• [Exercise requirements]: Check each line of the entries below for the word "species", and copy out the ones that have it.

:: Data for processing

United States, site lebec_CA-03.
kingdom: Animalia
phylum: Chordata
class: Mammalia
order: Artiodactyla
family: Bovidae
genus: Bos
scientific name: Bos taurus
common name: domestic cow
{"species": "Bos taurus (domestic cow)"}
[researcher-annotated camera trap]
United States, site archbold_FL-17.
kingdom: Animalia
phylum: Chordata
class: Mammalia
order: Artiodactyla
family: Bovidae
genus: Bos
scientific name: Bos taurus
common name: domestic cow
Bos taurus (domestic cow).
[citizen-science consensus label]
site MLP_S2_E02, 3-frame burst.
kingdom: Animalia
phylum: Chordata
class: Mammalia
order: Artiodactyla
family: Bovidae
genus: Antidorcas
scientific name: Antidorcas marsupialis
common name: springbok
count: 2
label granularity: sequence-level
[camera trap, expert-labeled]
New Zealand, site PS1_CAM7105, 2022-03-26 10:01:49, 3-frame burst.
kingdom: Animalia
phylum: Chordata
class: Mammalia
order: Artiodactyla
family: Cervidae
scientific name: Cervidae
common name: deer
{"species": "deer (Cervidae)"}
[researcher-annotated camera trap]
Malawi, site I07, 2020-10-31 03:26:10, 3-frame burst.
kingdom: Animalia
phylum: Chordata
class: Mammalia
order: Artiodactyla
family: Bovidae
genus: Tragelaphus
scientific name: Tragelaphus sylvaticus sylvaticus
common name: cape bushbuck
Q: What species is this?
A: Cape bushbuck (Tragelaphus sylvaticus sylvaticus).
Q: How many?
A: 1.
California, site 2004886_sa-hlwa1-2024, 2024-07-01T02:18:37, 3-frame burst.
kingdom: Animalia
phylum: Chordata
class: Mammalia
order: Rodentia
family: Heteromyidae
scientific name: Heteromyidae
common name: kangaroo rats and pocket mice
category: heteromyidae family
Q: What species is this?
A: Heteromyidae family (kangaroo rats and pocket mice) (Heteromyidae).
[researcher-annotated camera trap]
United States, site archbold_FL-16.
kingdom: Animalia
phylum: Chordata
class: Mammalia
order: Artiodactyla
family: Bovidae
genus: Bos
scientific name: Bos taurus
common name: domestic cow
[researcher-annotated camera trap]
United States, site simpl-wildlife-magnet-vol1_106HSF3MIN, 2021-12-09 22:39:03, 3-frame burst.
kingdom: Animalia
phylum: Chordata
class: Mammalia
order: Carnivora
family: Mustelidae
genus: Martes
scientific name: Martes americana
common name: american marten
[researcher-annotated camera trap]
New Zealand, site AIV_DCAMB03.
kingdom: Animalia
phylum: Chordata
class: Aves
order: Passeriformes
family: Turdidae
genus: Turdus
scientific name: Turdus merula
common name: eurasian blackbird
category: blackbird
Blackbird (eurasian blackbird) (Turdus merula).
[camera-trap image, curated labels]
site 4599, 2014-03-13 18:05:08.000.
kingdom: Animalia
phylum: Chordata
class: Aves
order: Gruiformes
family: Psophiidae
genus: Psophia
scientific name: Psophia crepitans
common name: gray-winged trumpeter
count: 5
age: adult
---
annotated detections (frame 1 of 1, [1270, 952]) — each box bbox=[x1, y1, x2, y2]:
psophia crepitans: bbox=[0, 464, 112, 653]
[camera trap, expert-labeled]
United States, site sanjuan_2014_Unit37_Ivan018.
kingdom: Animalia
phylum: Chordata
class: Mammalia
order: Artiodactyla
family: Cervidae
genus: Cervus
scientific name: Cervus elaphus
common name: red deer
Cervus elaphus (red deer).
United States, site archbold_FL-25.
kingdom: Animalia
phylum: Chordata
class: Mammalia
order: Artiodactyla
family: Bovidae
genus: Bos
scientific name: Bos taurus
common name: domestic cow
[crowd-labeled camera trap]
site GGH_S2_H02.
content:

::::

• [Solution for this exercise]:
{"species": "Bos taurus (domestic cow)"}
{"species": "deer (Cervidae)"}
Q: What species is this?
Q: What species is this?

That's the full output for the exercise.